Books

Eight homilies for practicing presence

Rabbi Sharon Brous believes we can build beloved community simply by showing up for one another.

The promise of what Sharon Brous calls “the amen effect” is an end to social isolation, an end to hiding from heartache. It is the regeneration of caring relations and the will to be present when people are suffering.

Brous is a leader at the junction of faith and justice in the United States. She is the founding rabbi of IKAR, a spiritual community in Los Angeles whose mission “is to reanimate Jewish life and develop a spiritual and moral foundation for a just and equitable society.” In 2013, she was named by the Daily Beast as number one on a list of the 50 most influential rabbis in the country.

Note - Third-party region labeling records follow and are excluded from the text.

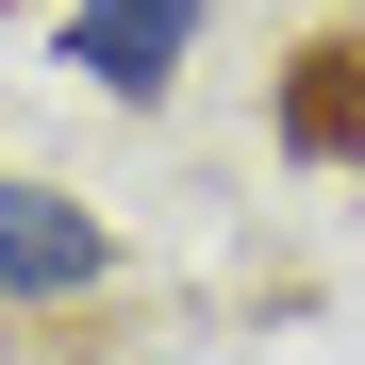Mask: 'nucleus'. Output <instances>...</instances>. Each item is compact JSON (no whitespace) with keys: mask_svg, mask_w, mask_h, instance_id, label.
Listing matches in <instances>:
<instances>
[{"mask_svg":"<svg viewBox=\"0 0 365 365\" xmlns=\"http://www.w3.org/2000/svg\"><path fill=\"white\" fill-rule=\"evenodd\" d=\"M200 34H216V0H67V17H50V67L150 116V100H182Z\"/></svg>","mask_w":365,"mask_h":365,"instance_id":"f257e3e1","label":"nucleus"},{"mask_svg":"<svg viewBox=\"0 0 365 365\" xmlns=\"http://www.w3.org/2000/svg\"><path fill=\"white\" fill-rule=\"evenodd\" d=\"M100 282H116V216L0 166V316H67V299H100Z\"/></svg>","mask_w":365,"mask_h":365,"instance_id":"f03ea898","label":"nucleus"}]
</instances>
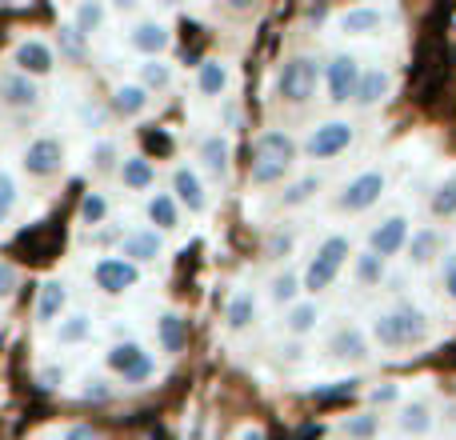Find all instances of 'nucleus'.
Returning a JSON list of instances; mask_svg holds the SVG:
<instances>
[{
    "mask_svg": "<svg viewBox=\"0 0 456 440\" xmlns=\"http://www.w3.org/2000/svg\"><path fill=\"white\" fill-rule=\"evenodd\" d=\"M93 160H96V173H109L112 160H117V144L101 141V144H96V152H93Z\"/></svg>",
    "mask_w": 456,
    "mask_h": 440,
    "instance_id": "obj_42",
    "label": "nucleus"
},
{
    "mask_svg": "<svg viewBox=\"0 0 456 440\" xmlns=\"http://www.w3.org/2000/svg\"><path fill=\"white\" fill-rule=\"evenodd\" d=\"M64 440H96V433L88 425H77V428H69V436Z\"/></svg>",
    "mask_w": 456,
    "mask_h": 440,
    "instance_id": "obj_48",
    "label": "nucleus"
},
{
    "mask_svg": "<svg viewBox=\"0 0 456 440\" xmlns=\"http://www.w3.org/2000/svg\"><path fill=\"white\" fill-rule=\"evenodd\" d=\"M316 88H321V61H316V56L300 53V56H289V61L281 64L276 93H281L284 104L300 109V104H308L316 96Z\"/></svg>",
    "mask_w": 456,
    "mask_h": 440,
    "instance_id": "obj_3",
    "label": "nucleus"
},
{
    "mask_svg": "<svg viewBox=\"0 0 456 440\" xmlns=\"http://www.w3.org/2000/svg\"><path fill=\"white\" fill-rule=\"evenodd\" d=\"M12 289H16V268L0 260V297H12Z\"/></svg>",
    "mask_w": 456,
    "mask_h": 440,
    "instance_id": "obj_46",
    "label": "nucleus"
},
{
    "mask_svg": "<svg viewBox=\"0 0 456 440\" xmlns=\"http://www.w3.org/2000/svg\"><path fill=\"white\" fill-rule=\"evenodd\" d=\"M173 85V69H168L165 61H144L141 64V88L149 93V88H168Z\"/></svg>",
    "mask_w": 456,
    "mask_h": 440,
    "instance_id": "obj_38",
    "label": "nucleus"
},
{
    "mask_svg": "<svg viewBox=\"0 0 456 440\" xmlns=\"http://www.w3.org/2000/svg\"><path fill=\"white\" fill-rule=\"evenodd\" d=\"M61 165H64V144L53 141V136L32 141L28 152H24V168H28V176H53V173H61Z\"/></svg>",
    "mask_w": 456,
    "mask_h": 440,
    "instance_id": "obj_13",
    "label": "nucleus"
},
{
    "mask_svg": "<svg viewBox=\"0 0 456 440\" xmlns=\"http://www.w3.org/2000/svg\"><path fill=\"white\" fill-rule=\"evenodd\" d=\"M337 433L345 440H372L380 433V417L377 412H353V417H345L337 425Z\"/></svg>",
    "mask_w": 456,
    "mask_h": 440,
    "instance_id": "obj_29",
    "label": "nucleus"
},
{
    "mask_svg": "<svg viewBox=\"0 0 456 440\" xmlns=\"http://www.w3.org/2000/svg\"><path fill=\"white\" fill-rule=\"evenodd\" d=\"M120 181H125V189L144 192V189H152V181H157V168H152L149 157H128L125 165H120Z\"/></svg>",
    "mask_w": 456,
    "mask_h": 440,
    "instance_id": "obj_27",
    "label": "nucleus"
},
{
    "mask_svg": "<svg viewBox=\"0 0 456 440\" xmlns=\"http://www.w3.org/2000/svg\"><path fill=\"white\" fill-rule=\"evenodd\" d=\"M0 101L12 104V109H32V104L40 101V93L24 72H4V77H0Z\"/></svg>",
    "mask_w": 456,
    "mask_h": 440,
    "instance_id": "obj_18",
    "label": "nucleus"
},
{
    "mask_svg": "<svg viewBox=\"0 0 456 440\" xmlns=\"http://www.w3.org/2000/svg\"><path fill=\"white\" fill-rule=\"evenodd\" d=\"M369 353H372L369 337L361 329H353V324H345V329H337L329 337V361H337V364H364Z\"/></svg>",
    "mask_w": 456,
    "mask_h": 440,
    "instance_id": "obj_9",
    "label": "nucleus"
},
{
    "mask_svg": "<svg viewBox=\"0 0 456 440\" xmlns=\"http://www.w3.org/2000/svg\"><path fill=\"white\" fill-rule=\"evenodd\" d=\"M88 332H93V321H88L85 313H77V316H69V321H61L56 340H61V345H80V340H88Z\"/></svg>",
    "mask_w": 456,
    "mask_h": 440,
    "instance_id": "obj_37",
    "label": "nucleus"
},
{
    "mask_svg": "<svg viewBox=\"0 0 456 440\" xmlns=\"http://www.w3.org/2000/svg\"><path fill=\"white\" fill-rule=\"evenodd\" d=\"M353 281L361 284V289H377V284H385V276H388V265L377 257V252H353Z\"/></svg>",
    "mask_w": 456,
    "mask_h": 440,
    "instance_id": "obj_21",
    "label": "nucleus"
},
{
    "mask_svg": "<svg viewBox=\"0 0 456 440\" xmlns=\"http://www.w3.org/2000/svg\"><path fill=\"white\" fill-rule=\"evenodd\" d=\"M149 220L157 224V232H173L181 224V205L173 200V192H157L149 200Z\"/></svg>",
    "mask_w": 456,
    "mask_h": 440,
    "instance_id": "obj_28",
    "label": "nucleus"
},
{
    "mask_svg": "<svg viewBox=\"0 0 456 440\" xmlns=\"http://www.w3.org/2000/svg\"><path fill=\"white\" fill-rule=\"evenodd\" d=\"M428 213H433L436 220L456 216V173L444 176V181L433 189V197H428Z\"/></svg>",
    "mask_w": 456,
    "mask_h": 440,
    "instance_id": "obj_34",
    "label": "nucleus"
},
{
    "mask_svg": "<svg viewBox=\"0 0 456 440\" xmlns=\"http://www.w3.org/2000/svg\"><path fill=\"white\" fill-rule=\"evenodd\" d=\"M16 64L24 77H45V72H53V48L45 40H24V45H16Z\"/></svg>",
    "mask_w": 456,
    "mask_h": 440,
    "instance_id": "obj_19",
    "label": "nucleus"
},
{
    "mask_svg": "<svg viewBox=\"0 0 456 440\" xmlns=\"http://www.w3.org/2000/svg\"><path fill=\"white\" fill-rule=\"evenodd\" d=\"M348 149H353V125L348 120H324L305 141V157H313V160H337Z\"/></svg>",
    "mask_w": 456,
    "mask_h": 440,
    "instance_id": "obj_6",
    "label": "nucleus"
},
{
    "mask_svg": "<svg viewBox=\"0 0 456 440\" xmlns=\"http://www.w3.org/2000/svg\"><path fill=\"white\" fill-rule=\"evenodd\" d=\"M101 24H104V8H101V4H80V8H77V24H72V29H77L80 37L96 32Z\"/></svg>",
    "mask_w": 456,
    "mask_h": 440,
    "instance_id": "obj_39",
    "label": "nucleus"
},
{
    "mask_svg": "<svg viewBox=\"0 0 456 440\" xmlns=\"http://www.w3.org/2000/svg\"><path fill=\"white\" fill-rule=\"evenodd\" d=\"M112 109H117L120 117H141V112L149 109V93H144L141 85H120L117 93H112Z\"/></svg>",
    "mask_w": 456,
    "mask_h": 440,
    "instance_id": "obj_30",
    "label": "nucleus"
},
{
    "mask_svg": "<svg viewBox=\"0 0 456 440\" xmlns=\"http://www.w3.org/2000/svg\"><path fill=\"white\" fill-rule=\"evenodd\" d=\"M104 216H109V200H104L101 192H88V197L80 200V220H85V224H101Z\"/></svg>",
    "mask_w": 456,
    "mask_h": 440,
    "instance_id": "obj_40",
    "label": "nucleus"
},
{
    "mask_svg": "<svg viewBox=\"0 0 456 440\" xmlns=\"http://www.w3.org/2000/svg\"><path fill=\"white\" fill-rule=\"evenodd\" d=\"M173 200H176V205H184L189 213H205V208H208L205 181H200L192 168H176V173H173Z\"/></svg>",
    "mask_w": 456,
    "mask_h": 440,
    "instance_id": "obj_16",
    "label": "nucleus"
},
{
    "mask_svg": "<svg viewBox=\"0 0 456 440\" xmlns=\"http://www.w3.org/2000/svg\"><path fill=\"white\" fill-rule=\"evenodd\" d=\"M396 428H401L404 436H428L436 428L433 401H425V396H412V401H404L401 409H396Z\"/></svg>",
    "mask_w": 456,
    "mask_h": 440,
    "instance_id": "obj_12",
    "label": "nucleus"
},
{
    "mask_svg": "<svg viewBox=\"0 0 456 440\" xmlns=\"http://www.w3.org/2000/svg\"><path fill=\"white\" fill-rule=\"evenodd\" d=\"M292 252V232H281V236H273V240H268V257L273 260H284Z\"/></svg>",
    "mask_w": 456,
    "mask_h": 440,
    "instance_id": "obj_43",
    "label": "nucleus"
},
{
    "mask_svg": "<svg viewBox=\"0 0 456 440\" xmlns=\"http://www.w3.org/2000/svg\"><path fill=\"white\" fill-rule=\"evenodd\" d=\"M409 236H412L409 216H404V213H393V216H385V220H377V224H372V232H369V252H377V257L388 265L393 257H401V252H404Z\"/></svg>",
    "mask_w": 456,
    "mask_h": 440,
    "instance_id": "obj_7",
    "label": "nucleus"
},
{
    "mask_svg": "<svg viewBox=\"0 0 456 440\" xmlns=\"http://www.w3.org/2000/svg\"><path fill=\"white\" fill-rule=\"evenodd\" d=\"M316 321H321V308H316L313 300H297L292 308H284V332H289L292 340L308 337V332L316 329Z\"/></svg>",
    "mask_w": 456,
    "mask_h": 440,
    "instance_id": "obj_24",
    "label": "nucleus"
},
{
    "mask_svg": "<svg viewBox=\"0 0 456 440\" xmlns=\"http://www.w3.org/2000/svg\"><path fill=\"white\" fill-rule=\"evenodd\" d=\"M256 149L260 152H276V157H284L292 165V160H297V141H292L289 133H281V128H268V133H260L256 136Z\"/></svg>",
    "mask_w": 456,
    "mask_h": 440,
    "instance_id": "obj_36",
    "label": "nucleus"
},
{
    "mask_svg": "<svg viewBox=\"0 0 456 440\" xmlns=\"http://www.w3.org/2000/svg\"><path fill=\"white\" fill-rule=\"evenodd\" d=\"M268 300L281 308H292L300 300V273L297 268H284V273H276L273 281H268Z\"/></svg>",
    "mask_w": 456,
    "mask_h": 440,
    "instance_id": "obj_26",
    "label": "nucleus"
},
{
    "mask_svg": "<svg viewBox=\"0 0 456 440\" xmlns=\"http://www.w3.org/2000/svg\"><path fill=\"white\" fill-rule=\"evenodd\" d=\"M356 80H361V61L353 53H332L321 64V85L329 93V104H353Z\"/></svg>",
    "mask_w": 456,
    "mask_h": 440,
    "instance_id": "obj_5",
    "label": "nucleus"
},
{
    "mask_svg": "<svg viewBox=\"0 0 456 440\" xmlns=\"http://www.w3.org/2000/svg\"><path fill=\"white\" fill-rule=\"evenodd\" d=\"M289 160L284 157H276V152H252V184H260V189H265V184H281L284 176H289Z\"/></svg>",
    "mask_w": 456,
    "mask_h": 440,
    "instance_id": "obj_23",
    "label": "nucleus"
},
{
    "mask_svg": "<svg viewBox=\"0 0 456 440\" xmlns=\"http://www.w3.org/2000/svg\"><path fill=\"white\" fill-rule=\"evenodd\" d=\"M160 345H165V353H181V348L189 345V329H184V316H176V313H165V316H160Z\"/></svg>",
    "mask_w": 456,
    "mask_h": 440,
    "instance_id": "obj_35",
    "label": "nucleus"
},
{
    "mask_svg": "<svg viewBox=\"0 0 456 440\" xmlns=\"http://www.w3.org/2000/svg\"><path fill=\"white\" fill-rule=\"evenodd\" d=\"M252 321H256V297H252L248 289H236L224 305V324L232 332H244Z\"/></svg>",
    "mask_w": 456,
    "mask_h": 440,
    "instance_id": "obj_22",
    "label": "nucleus"
},
{
    "mask_svg": "<svg viewBox=\"0 0 456 440\" xmlns=\"http://www.w3.org/2000/svg\"><path fill=\"white\" fill-rule=\"evenodd\" d=\"M128 40H133V48H136V53H144V56H149V61H157V56L168 48V40H173V37H168V29H165V24H157V20H144V24H136V29H133V37H128Z\"/></svg>",
    "mask_w": 456,
    "mask_h": 440,
    "instance_id": "obj_20",
    "label": "nucleus"
},
{
    "mask_svg": "<svg viewBox=\"0 0 456 440\" xmlns=\"http://www.w3.org/2000/svg\"><path fill=\"white\" fill-rule=\"evenodd\" d=\"M404 260H409L412 268H428L441 260V232H436L433 224L417 228V232L409 236V244H404Z\"/></svg>",
    "mask_w": 456,
    "mask_h": 440,
    "instance_id": "obj_15",
    "label": "nucleus"
},
{
    "mask_svg": "<svg viewBox=\"0 0 456 440\" xmlns=\"http://www.w3.org/2000/svg\"><path fill=\"white\" fill-rule=\"evenodd\" d=\"M348 260H353V244H348V236H345V232L324 236V240L316 244L313 260L305 265V273H300V289L313 292V297L329 292L332 284H337V276L345 273Z\"/></svg>",
    "mask_w": 456,
    "mask_h": 440,
    "instance_id": "obj_2",
    "label": "nucleus"
},
{
    "mask_svg": "<svg viewBox=\"0 0 456 440\" xmlns=\"http://www.w3.org/2000/svg\"><path fill=\"white\" fill-rule=\"evenodd\" d=\"M228 157H232L228 136L216 133V136H205V141H200V165H205L216 181H224V176H228Z\"/></svg>",
    "mask_w": 456,
    "mask_h": 440,
    "instance_id": "obj_25",
    "label": "nucleus"
},
{
    "mask_svg": "<svg viewBox=\"0 0 456 440\" xmlns=\"http://www.w3.org/2000/svg\"><path fill=\"white\" fill-rule=\"evenodd\" d=\"M64 305H69V292H64L61 281H48L45 289H40V305H37V316L40 321H56V316L64 313Z\"/></svg>",
    "mask_w": 456,
    "mask_h": 440,
    "instance_id": "obj_31",
    "label": "nucleus"
},
{
    "mask_svg": "<svg viewBox=\"0 0 456 440\" xmlns=\"http://www.w3.org/2000/svg\"><path fill=\"white\" fill-rule=\"evenodd\" d=\"M96 388H85V396L88 401H104V396H109V388H101V380H93Z\"/></svg>",
    "mask_w": 456,
    "mask_h": 440,
    "instance_id": "obj_49",
    "label": "nucleus"
},
{
    "mask_svg": "<svg viewBox=\"0 0 456 440\" xmlns=\"http://www.w3.org/2000/svg\"><path fill=\"white\" fill-rule=\"evenodd\" d=\"M61 45H64V53H69V56H80V53H85V40H80L77 29H64V32H61Z\"/></svg>",
    "mask_w": 456,
    "mask_h": 440,
    "instance_id": "obj_45",
    "label": "nucleus"
},
{
    "mask_svg": "<svg viewBox=\"0 0 456 440\" xmlns=\"http://www.w3.org/2000/svg\"><path fill=\"white\" fill-rule=\"evenodd\" d=\"M444 292H449V300H456V257L444 260Z\"/></svg>",
    "mask_w": 456,
    "mask_h": 440,
    "instance_id": "obj_47",
    "label": "nucleus"
},
{
    "mask_svg": "<svg viewBox=\"0 0 456 440\" xmlns=\"http://www.w3.org/2000/svg\"><path fill=\"white\" fill-rule=\"evenodd\" d=\"M385 189H388V176L380 173V168H364V173H356L353 181L337 192L332 208L345 213V216H361V213H369L380 197H385Z\"/></svg>",
    "mask_w": 456,
    "mask_h": 440,
    "instance_id": "obj_4",
    "label": "nucleus"
},
{
    "mask_svg": "<svg viewBox=\"0 0 456 440\" xmlns=\"http://www.w3.org/2000/svg\"><path fill=\"white\" fill-rule=\"evenodd\" d=\"M380 24H385V12L377 4H356L340 12V32L345 37H372V32H380Z\"/></svg>",
    "mask_w": 456,
    "mask_h": 440,
    "instance_id": "obj_17",
    "label": "nucleus"
},
{
    "mask_svg": "<svg viewBox=\"0 0 456 440\" xmlns=\"http://www.w3.org/2000/svg\"><path fill=\"white\" fill-rule=\"evenodd\" d=\"M109 369L117 372V377H125L128 385H141V380H149L152 377V356L144 353L136 340H125V345H112L109 348Z\"/></svg>",
    "mask_w": 456,
    "mask_h": 440,
    "instance_id": "obj_8",
    "label": "nucleus"
},
{
    "mask_svg": "<svg viewBox=\"0 0 456 440\" xmlns=\"http://www.w3.org/2000/svg\"><path fill=\"white\" fill-rule=\"evenodd\" d=\"M396 401H401V388L396 385H380L369 393V404H396Z\"/></svg>",
    "mask_w": 456,
    "mask_h": 440,
    "instance_id": "obj_44",
    "label": "nucleus"
},
{
    "mask_svg": "<svg viewBox=\"0 0 456 440\" xmlns=\"http://www.w3.org/2000/svg\"><path fill=\"white\" fill-rule=\"evenodd\" d=\"M321 176H300V181H289L284 184V197H281V205L284 208H300V205H308V200L321 192Z\"/></svg>",
    "mask_w": 456,
    "mask_h": 440,
    "instance_id": "obj_33",
    "label": "nucleus"
},
{
    "mask_svg": "<svg viewBox=\"0 0 456 440\" xmlns=\"http://www.w3.org/2000/svg\"><path fill=\"white\" fill-rule=\"evenodd\" d=\"M388 93H393V72H388V69H361L353 104H356V109H377V104L388 101Z\"/></svg>",
    "mask_w": 456,
    "mask_h": 440,
    "instance_id": "obj_11",
    "label": "nucleus"
},
{
    "mask_svg": "<svg viewBox=\"0 0 456 440\" xmlns=\"http://www.w3.org/2000/svg\"><path fill=\"white\" fill-rule=\"evenodd\" d=\"M197 88L205 96H221L224 88H228V69H224V61H205L197 69Z\"/></svg>",
    "mask_w": 456,
    "mask_h": 440,
    "instance_id": "obj_32",
    "label": "nucleus"
},
{
    "mask_svg": "<svg viewBox=\"0 0 456 440\" xmlns=\"http://www.w3.org/2000/svg\"><path fill=\"white\" fill-rule=\"evenodd\" d=\"M240 440H265V433H260V428H244Z\"/></svg>",
    "mask_w": 456,
    "mask_h": 440,
    "instance_id": "obj_50",
    "label": "nucleus"
},
{
    "mask_svg": "<svg viewBox=\"0 0 456 440\" xmlns=\"http://www.w3.org/2000/svg\"><path fill=\"white\" fill-rule=\"evenodd\" d=\"M12 205H16V181L8 173H0V220L12 213Z\"/></svg>",
    "mask_w": 456,
    "mask_h": 440,
    "instance_id": "obj_41",
    "label": "nucleus"
},
{
    "mask_svg": "<svg viewBox=\"0 0 456 440\" xmlns=\"http://www.w3.org/2000/svg\"><path fill=\"white\" fill-rule=\"evenodd\" d=\"M93 276H96V289H104V292L117 297V292H128L136 281H141V268L128 265V260H120V257H104V260H96Z\"/></svg>",
    "mask_w": 456,
    "mask_h": 440,
    "instance_id": "obj_10",
    "label": "nucleus"
},
{
    "mask_svg": "<svg viewBox=\"0 0 456 440\" xmlns=\"http://www.w3.org/2000/svg\"><path fill=\"white\" fill-rule=\"evenodd\" d=\"M160 252H165V240H160L157 228H136L120 240V260H128V265H149Z\"/></svg>",
    "mask_w": 456,
    "mask_h": 440,
    "instance_id": "obj_14",
    "label": "nucleus"
},
{
    "mask_svg": "<svg viewBox=\"0 0 456 440\" xmlns=\"http://www.w3.org/2000/svg\"><path fill=\"white\" fill-rule=\"evenodd\" d=\"M428 332H433L428 313H420L417 305H396V308H385V313L372 316V337H377V345L388 348V353L425 345Z\"/></svg>",
    "mask_w": 456,
    "mask_h": 440,
    "instance_id": "obj_1",
    "label": "nucleus"
}]
</instances>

The Amen Effect is both a window into Brous’s interpersonal philosophy and, she hopes, a tool for social transformation. Rather than bearing witness to the challenges of life, she focuses on the importance of “bearing with-ness.”

From its beginning, Brous and IKAR’s founding members wanted the community to be outward facing and justice oriented. They quickly realized that “the path to manifesting the beloved community out in the world had to begin with building a beloved community in our own home.” The book focuses on how to build that community, offering many examples of congregants and others showing up not only for friends and relatives but for strangers as well. Being with people in sad times as well as glad times is a holy practice for Brous, and it’s one that she wants others to embrace.